## start Records provided

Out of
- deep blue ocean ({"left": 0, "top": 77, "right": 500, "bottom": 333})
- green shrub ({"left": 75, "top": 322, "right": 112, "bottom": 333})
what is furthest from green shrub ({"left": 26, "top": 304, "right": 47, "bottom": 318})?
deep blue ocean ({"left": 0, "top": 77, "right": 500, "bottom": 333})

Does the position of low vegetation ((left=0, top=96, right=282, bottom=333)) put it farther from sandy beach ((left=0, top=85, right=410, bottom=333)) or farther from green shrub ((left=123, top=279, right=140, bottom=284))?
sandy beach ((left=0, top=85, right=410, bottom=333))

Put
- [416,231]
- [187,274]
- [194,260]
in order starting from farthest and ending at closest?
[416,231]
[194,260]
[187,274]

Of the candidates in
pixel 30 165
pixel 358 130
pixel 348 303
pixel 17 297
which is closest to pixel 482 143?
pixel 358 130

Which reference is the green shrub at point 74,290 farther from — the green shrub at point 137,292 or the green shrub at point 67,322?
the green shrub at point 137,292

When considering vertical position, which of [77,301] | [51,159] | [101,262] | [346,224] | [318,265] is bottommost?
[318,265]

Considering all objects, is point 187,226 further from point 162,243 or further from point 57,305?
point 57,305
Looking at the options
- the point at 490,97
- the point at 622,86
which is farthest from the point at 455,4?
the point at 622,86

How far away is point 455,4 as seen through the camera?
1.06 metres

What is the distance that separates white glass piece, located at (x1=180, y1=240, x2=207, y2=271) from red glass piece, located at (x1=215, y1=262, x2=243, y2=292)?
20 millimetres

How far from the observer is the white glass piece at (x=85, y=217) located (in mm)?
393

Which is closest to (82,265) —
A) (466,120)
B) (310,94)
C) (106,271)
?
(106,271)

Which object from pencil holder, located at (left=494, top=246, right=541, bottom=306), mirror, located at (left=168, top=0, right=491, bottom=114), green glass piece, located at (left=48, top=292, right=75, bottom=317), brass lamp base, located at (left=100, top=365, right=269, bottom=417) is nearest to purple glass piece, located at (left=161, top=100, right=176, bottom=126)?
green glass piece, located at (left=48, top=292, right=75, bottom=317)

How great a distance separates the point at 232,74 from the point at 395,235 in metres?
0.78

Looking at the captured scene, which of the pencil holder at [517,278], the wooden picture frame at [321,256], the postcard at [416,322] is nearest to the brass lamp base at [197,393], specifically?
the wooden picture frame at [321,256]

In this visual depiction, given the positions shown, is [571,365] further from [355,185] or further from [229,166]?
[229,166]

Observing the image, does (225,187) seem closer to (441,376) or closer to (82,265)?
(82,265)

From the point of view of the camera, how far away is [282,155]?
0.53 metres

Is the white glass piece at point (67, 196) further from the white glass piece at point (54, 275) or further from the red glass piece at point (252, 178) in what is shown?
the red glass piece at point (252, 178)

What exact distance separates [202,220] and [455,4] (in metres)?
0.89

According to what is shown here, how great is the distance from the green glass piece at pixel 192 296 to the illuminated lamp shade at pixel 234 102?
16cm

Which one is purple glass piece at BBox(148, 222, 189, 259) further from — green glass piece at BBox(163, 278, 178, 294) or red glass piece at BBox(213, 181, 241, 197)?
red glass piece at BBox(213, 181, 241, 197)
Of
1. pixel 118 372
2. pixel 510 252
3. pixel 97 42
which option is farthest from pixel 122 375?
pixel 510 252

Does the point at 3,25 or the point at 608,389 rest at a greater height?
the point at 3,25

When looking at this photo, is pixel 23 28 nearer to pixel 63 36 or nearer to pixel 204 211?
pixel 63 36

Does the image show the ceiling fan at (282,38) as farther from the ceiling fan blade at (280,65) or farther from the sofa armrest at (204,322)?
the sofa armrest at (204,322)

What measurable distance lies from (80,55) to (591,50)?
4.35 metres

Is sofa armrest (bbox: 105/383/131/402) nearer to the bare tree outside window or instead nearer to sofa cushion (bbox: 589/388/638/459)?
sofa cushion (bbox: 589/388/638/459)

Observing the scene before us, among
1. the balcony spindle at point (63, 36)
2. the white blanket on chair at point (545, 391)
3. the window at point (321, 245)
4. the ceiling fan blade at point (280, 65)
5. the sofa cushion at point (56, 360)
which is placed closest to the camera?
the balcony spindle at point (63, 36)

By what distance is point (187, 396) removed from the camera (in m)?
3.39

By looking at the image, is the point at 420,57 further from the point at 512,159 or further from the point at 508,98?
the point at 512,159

## end Records provided

:: Job ::
Reproduce the listing word for word, from its first line through the line that contains "1.06 metres", including both.

:: Complete response ::
Out of
- deep blue ocean ({"left": 0, "top": 77, "right": 500, "bottom": 333})
- green shrub ({"left": 75, "top": 322, "right": 112, "bottom": 333})
what is furthest from green shrub ({"left": 26, "top": 304, "right": 47, "bottom": 318})?
deep blue ocean ({"left": 0, "top": 77, "right": 500, "bottom": 333})

Does the position of low vegetation ((left=0, top=96, right=282, bottom=333)) put it farther from sandy beach ((left=0, top=85, right=410, bottom=333)) or farther from green shrub ((left=123, top=279, right=140, bottom=284))?
sandy beach ((left=0, top=85, right=410, bottom=333))

Put
- [416,231]
- [187,274]
- [194,260]
in order starting from farthest and ending at closest?
[416,231]
[194,260]
[187,274]

Of the candidates in
pixel 30 165
pixel 358 130
pixel 348 303
pixel 17 297
which is closest to pixel 482 143?
pixel 358 130

Which reference is the green shrub at point 74,290 farther from — the green shrub at point 137,292 or the green shrub at point 67,322?
the green shrub at point 137,292

When considering vertical position, which of [77,301] | [51,159] | [101,262] | [346,224] | [318,265] is bottommost?
[318,265]

Considering all objects, is point 187,226 further from point 162,243 or further from point 57,305?
point 57,305
Looking at the options
- the point at 490,97
- the point at 622,86
which is farthest from the point at 455,4?
the point at 622,86

How far away is point 455,4 as seen through the camera?
1.06 metres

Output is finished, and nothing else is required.